Hacker News new | past | comments | ask | show | jobs | submit login
What Startups Can Learn From Haruki Murakami (readwriteweb.com)
21 points by naish on July 30, 2008 | hide | past | favorite | 7 comments



Goes to show that anything you enjoy, if you think about it hard enough, can be applied to startups. It's all human experience. Feynman said it as "The whole universe is in a glass of wine."

http://hackvan.com/brain/msg00058.html

Personally, I don't like this example. I love Murakami's novels because they contain mystery and loose ends, and they don't pretend that human lives neatly wrap up into stories. Murakami doesn't tell me what to think, he shows me enough complexity and paradox to make me think. The blog post, on the other hand, is name-dropping him to repackage the same motivational bullet points.

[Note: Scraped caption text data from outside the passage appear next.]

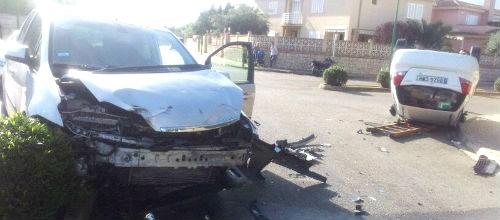 Espectacular choque entre dos vehículos en Marratxí
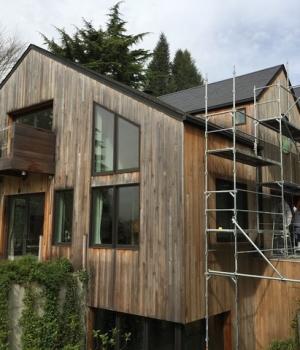 Rénovation maison bois  Dégrisement et saturateur coloris gris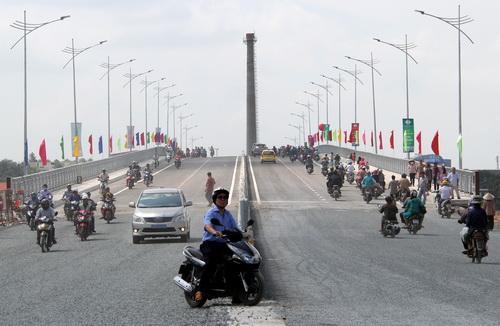 Cầu An Hảo thông xe kết nối quốc lộ 1, 51 và 1K. Ảnh: Phước Tuấn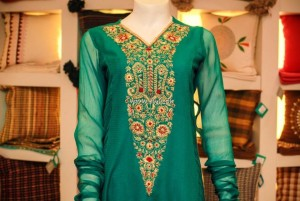 Neckline Designs 2013 for Women's Clothes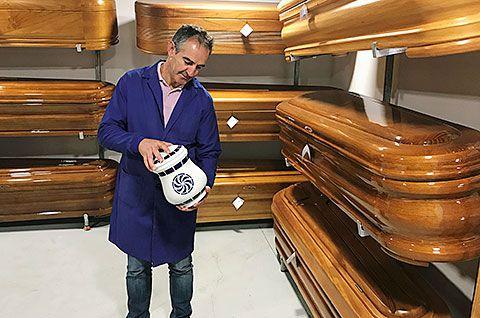 José Luis Rodríguez Diéguez mostrando la urna exclusiva de Sargadelos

Indeed. I was expecting a lot more from the title than it delivered -- perhaps some kind of in-depth discussion of how the largely somewhat bizarre plots of Murakami's books can be related to startups. Maybe the end of the world in Hard Boiled Wonderland And The End Of The World tells us something about how to cope with time pressure, or sitting at the bottom of the well in The Wind Up Bird Chronicle is something to do with getting your best work done in isolation. Or, er, something.

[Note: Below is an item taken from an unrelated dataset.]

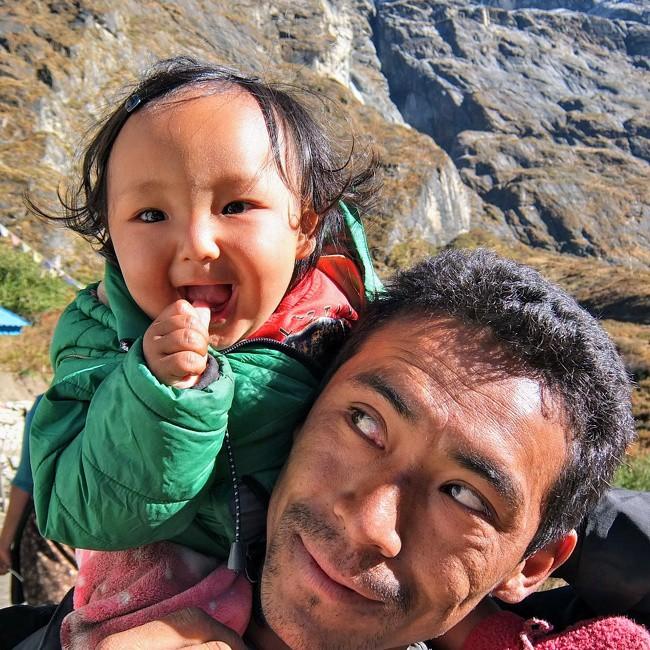 Ngắm những khoảnh khắc đáng yêu của bố và con gái mới thấy không ai chiều con như các ông bố - Ảnh 14.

But nope, just a list of random platitudinous advice which could be related to just about any successful person.


I never thought one day I will see people relate him with startups when I was 22 reading his novels 18 years ago.

One of my favorite quote from his "Norwegian Wood" is : ""The true enemy of this bunch was not State Power but Lack of Imagination". "This bunch" was socialist university students.


29 is not a "late bloomer" for a novelist. That's considered somewhat precocious, actually.


What an intriguing factoid. Could you elaborate on this? Where and why?


Novelists (and short story writers) who publish a first book in their twenties are perceived as wunderkinder. It is considered much more usual to begin publishing books in your thirties. I'm basing this on my experience as a keen reader of "literary" fiction and as a fiction writer (with a handful of pubs, but no book, dammit). And no, if I published one today, I wouldn't be considered a wunderkinder ;-)

Now, I'm pretty confident in my assertion that this is the general perception, but I haven't compiled the facts to see whether perception coincides with reality. Certainly, I can think of many young first novelists from over the years: Michael Chabon, Philip Roth, Zadie Smith, Bret Easton Ellis, David Foster Wallace. Yes, Neal Stephenson, you hackers, you. But if you check out the press and reviews on their first books, you'll find that almost the most salient fact about them is their age.

Assuming most first fiction books are published in the writer's early thirties, why would that be? Writing fiction requires a lot of disparate skills. It takes a long time to develop them, and they tend to develop asynchronously. The typical case, is a young writer with the technical skills, but not enough life experience to really get inside anyone's head, which is necessary in fiction, of course. (Certainly, it sometimes works the other way around.) Some young writers are so good at the technical aspects that the reader is willing to look past shallowness of characters, a tired theme, etc. And their books are published despite flaws. I'd say this is the case with Zadie Smith's _White Teeth_ for instance.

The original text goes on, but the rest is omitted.